Juvenile Idiopathic Arthritis (JIA) is the most common disease of the joint, muscle and ligaments in children. It is characterised by joint swelling that lasts at least six weeks. We now know that early intensive treatment of JIA reduces the risk of long-term joint damage and increases the likelihood that arthritis will be sufficiently controlled to allow treatment to be stopped in the future. This suggests that a ‘window of opportunity’ exists in the early stages of disease where effective treatment may have a greater long-term impact on disease severity. Importantly, not all types of arthritis are the same.

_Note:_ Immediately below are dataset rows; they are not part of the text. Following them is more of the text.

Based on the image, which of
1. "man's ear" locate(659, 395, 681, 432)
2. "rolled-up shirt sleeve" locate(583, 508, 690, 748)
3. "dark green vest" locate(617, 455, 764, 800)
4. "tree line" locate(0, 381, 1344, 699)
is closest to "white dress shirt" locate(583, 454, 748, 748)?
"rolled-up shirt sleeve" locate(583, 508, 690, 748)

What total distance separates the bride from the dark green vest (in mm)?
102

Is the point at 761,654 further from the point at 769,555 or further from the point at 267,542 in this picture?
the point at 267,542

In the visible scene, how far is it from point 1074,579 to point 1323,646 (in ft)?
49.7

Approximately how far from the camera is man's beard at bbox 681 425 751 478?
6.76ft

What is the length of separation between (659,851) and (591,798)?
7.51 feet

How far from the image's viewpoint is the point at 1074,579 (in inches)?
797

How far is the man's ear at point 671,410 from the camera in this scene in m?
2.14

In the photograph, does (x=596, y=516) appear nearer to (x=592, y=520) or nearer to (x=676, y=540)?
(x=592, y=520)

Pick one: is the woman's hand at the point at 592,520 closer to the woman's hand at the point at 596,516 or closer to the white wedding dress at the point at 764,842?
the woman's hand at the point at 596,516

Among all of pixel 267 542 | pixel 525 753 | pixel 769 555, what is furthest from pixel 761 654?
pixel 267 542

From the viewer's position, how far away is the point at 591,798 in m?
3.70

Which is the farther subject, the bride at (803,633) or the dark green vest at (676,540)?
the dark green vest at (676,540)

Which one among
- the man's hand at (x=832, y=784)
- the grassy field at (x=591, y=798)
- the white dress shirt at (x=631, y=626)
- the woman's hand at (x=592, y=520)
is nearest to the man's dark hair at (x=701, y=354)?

While some children with JIA already have severe arthritis at the time of diagnosis, many have mild disease. Over time, some of these children will go on to develop severe arthritis, while in others, the arthritis improves with only simple medications such as ibuprofen. At present, we cannot predict which children will go on to develop severe arthritis and therefore, more targeted drugs are only commenced when the arthritis has already spread to involve other joints.
Joint inflammation (the process by which the body’s own immune cells leave the bloodstream and enter the joint resulting in pain and swelling) occurs within the lining of the joint, called the synovial tissue. We have pioneered the use of a safe and well-tolerated method to obtain small pieces of the synovial tissue in children. We have combined this technique with new technologies that allow us to examine all the different types of cells in the synovial tissue. This includes both specialised cells that form the lining of the joint and immune cells that have passed from the blood into the synovial tissue. Through this technique, we have gained remarkable insights into which cells are ‘good’ and reduce inflammation and which are ‘bad’ and make inflammation worse. However, cells do not exist as single units, but instead collaborate and communicate with immune cells entering the tissue. We have found that cells that reside in the tissue create an environment that supports the ‘bad’ behaviour of certain immune cells in the tissue. We propose that detection of these areas in the tissue could help us identify those children whose arthritis will become severe.
We now aim to use our existing data and analyse synovial tissue samples obtained from the inflamed joints of children with JIA at the time of diagnosis, to see if we can find differences in how these cells organise themselves in the tissue of those children with mild arthritis at diagnosis who then develop severe arthritis (extended oligoarticular JIA) compared to those that do not (persistent oligoarticular JIA) or those who have severe arthritis from the start (polyarticular JIA). This information is crucial to developing new treatment approaches that selectively target children at risk of developing severe arthritis before their disease has spread to other joints. Consequently, this will enable the use existing treatments earlier, more effectively and allow us to develop new drugs specifically targeting the cells causing severe arthritis. The ‘right drug’ to the ‘right child’ at the ‘right stage’ of their arthritis.
We have recently overcome this barrier in the MAPJAG study in which we have pioneered the application of biopsy techniques to obtain small samples of synovial tissue from inside of the joint, at the same time as routine joint injections.